◆ Quoted text
■ ■ ■ ■ ■ ■ ■
Alerts not triggered

Support forum for Nagios Core, Nagios Plugins, NCPA, NRPE, NSCA, NDOUtils and more. Engage with the community of users including those using the open source solutions.
Locked
altsysrq
Posts: 17
Joined: Thu Feb 26, 2015 12:35 pm

Alerts not triggered

Post by altsysrq »

We have a few services that do not trigger alerts when the host service has failed. These service monitors were fully functioning at some point and would send alerts when there was a failure. Recently we discovered this issue when a host was completely down and only a few alerts came in for some of the service monitors for that host. We can delete the service monitor for the non-alerting services, recreate them, and they will work at sending alerts when there is a failure.

My concern is whether other service monitors that we have not discovered could have a similar issue. We do not want to go through the process of testing/deleting/creating all of them.

Tests:
  • Submitting a passive check result of CRITICAL on any service and we get an alert
    Forcing a failure on the node the service monitor is checking for does not trigger an alert (after the allocated number of times to check before generating an alert)
    Some services for the same host will send an alert when there is a failure
    Services that are able to send alerts show attempts to do so in the Nagios and email logs
    Services that are not able to send alerts do not show attempts to do so in the Nagios and email logs
    Enabling debug for Nagios did not reveal any attempt for the problem service to trigger an alert (using tail -F /usr/local/nagios/var/nagios.debug)
■ ■ ■ ■ ■ ■ ■
◆ Stored data
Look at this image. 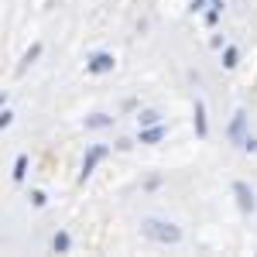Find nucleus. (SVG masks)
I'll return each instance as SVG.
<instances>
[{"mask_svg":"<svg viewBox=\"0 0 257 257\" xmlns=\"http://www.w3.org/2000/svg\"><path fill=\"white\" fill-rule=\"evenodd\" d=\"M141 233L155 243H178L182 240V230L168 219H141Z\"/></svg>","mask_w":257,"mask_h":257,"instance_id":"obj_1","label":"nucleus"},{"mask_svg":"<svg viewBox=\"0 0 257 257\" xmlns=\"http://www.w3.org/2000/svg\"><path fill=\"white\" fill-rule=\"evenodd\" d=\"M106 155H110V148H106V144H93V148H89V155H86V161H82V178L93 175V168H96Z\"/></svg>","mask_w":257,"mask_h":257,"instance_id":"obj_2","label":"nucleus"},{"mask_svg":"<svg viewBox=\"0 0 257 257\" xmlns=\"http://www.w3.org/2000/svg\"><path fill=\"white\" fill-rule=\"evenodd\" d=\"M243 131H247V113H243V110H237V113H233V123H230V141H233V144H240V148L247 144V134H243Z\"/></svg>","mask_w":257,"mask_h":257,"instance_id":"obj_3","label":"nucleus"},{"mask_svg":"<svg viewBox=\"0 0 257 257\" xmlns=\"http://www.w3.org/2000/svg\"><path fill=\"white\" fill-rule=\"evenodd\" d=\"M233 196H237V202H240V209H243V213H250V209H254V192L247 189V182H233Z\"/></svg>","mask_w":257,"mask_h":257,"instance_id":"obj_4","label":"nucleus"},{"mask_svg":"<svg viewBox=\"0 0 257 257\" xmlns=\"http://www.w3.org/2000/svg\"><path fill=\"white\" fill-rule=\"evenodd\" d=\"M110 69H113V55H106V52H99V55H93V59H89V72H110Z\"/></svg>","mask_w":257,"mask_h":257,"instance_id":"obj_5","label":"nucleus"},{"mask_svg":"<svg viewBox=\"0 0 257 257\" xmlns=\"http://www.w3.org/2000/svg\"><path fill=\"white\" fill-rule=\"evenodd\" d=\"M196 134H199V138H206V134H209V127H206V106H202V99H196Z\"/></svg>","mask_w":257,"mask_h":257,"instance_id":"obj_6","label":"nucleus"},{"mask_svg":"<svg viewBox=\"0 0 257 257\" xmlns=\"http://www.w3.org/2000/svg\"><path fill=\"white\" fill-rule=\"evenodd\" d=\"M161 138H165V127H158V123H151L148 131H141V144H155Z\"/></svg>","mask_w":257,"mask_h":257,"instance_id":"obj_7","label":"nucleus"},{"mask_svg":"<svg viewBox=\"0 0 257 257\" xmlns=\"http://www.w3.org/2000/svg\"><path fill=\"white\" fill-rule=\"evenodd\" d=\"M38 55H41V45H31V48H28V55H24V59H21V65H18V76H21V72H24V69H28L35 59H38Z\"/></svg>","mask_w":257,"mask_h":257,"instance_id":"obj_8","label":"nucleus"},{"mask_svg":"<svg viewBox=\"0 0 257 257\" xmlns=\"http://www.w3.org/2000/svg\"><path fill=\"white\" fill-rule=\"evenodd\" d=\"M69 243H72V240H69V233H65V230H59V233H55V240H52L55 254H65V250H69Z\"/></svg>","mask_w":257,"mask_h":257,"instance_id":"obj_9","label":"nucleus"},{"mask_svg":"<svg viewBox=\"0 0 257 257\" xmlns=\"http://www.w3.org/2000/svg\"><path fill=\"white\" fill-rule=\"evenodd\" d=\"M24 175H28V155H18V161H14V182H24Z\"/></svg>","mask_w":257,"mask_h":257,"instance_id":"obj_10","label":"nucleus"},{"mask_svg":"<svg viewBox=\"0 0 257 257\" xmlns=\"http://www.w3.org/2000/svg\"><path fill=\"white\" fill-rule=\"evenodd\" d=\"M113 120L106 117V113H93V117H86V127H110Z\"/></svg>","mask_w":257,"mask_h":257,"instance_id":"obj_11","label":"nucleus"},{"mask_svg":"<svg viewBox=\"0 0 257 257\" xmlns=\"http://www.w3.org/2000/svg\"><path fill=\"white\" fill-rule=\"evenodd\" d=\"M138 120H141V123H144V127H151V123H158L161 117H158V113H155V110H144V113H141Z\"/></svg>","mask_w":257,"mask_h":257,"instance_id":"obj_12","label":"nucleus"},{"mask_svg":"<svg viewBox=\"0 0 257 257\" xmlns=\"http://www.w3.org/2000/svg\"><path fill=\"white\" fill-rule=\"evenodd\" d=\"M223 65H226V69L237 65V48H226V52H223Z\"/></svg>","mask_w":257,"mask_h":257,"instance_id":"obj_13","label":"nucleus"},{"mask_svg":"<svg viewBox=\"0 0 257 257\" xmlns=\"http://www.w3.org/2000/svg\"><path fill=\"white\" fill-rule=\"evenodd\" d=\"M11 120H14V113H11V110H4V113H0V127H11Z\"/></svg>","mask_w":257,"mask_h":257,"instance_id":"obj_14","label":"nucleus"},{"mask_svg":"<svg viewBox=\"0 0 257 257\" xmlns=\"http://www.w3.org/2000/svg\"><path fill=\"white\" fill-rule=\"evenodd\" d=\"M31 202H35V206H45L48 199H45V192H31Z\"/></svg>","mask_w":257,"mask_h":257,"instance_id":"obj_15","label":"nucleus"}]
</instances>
■ ■ ■ ■ ■ ■ ■
◆ What this exercise asks
a – In the forum post about Nagios alerts, what command was used to follow the Nagios debug output?
b – Transcribe the portion of the forum post about Nagios alerts starting with "Support forum for" and going on through "open source solutions.".

◆ Full answers
a – tail -F /usr/local/nagios/var/nagios.debug

b –
Support forum for Nagios Core, Nagios Plugins, NCPA, NRPE, NSCA, NDOUtils and more. Engage with the community of users including those using the open source solutions.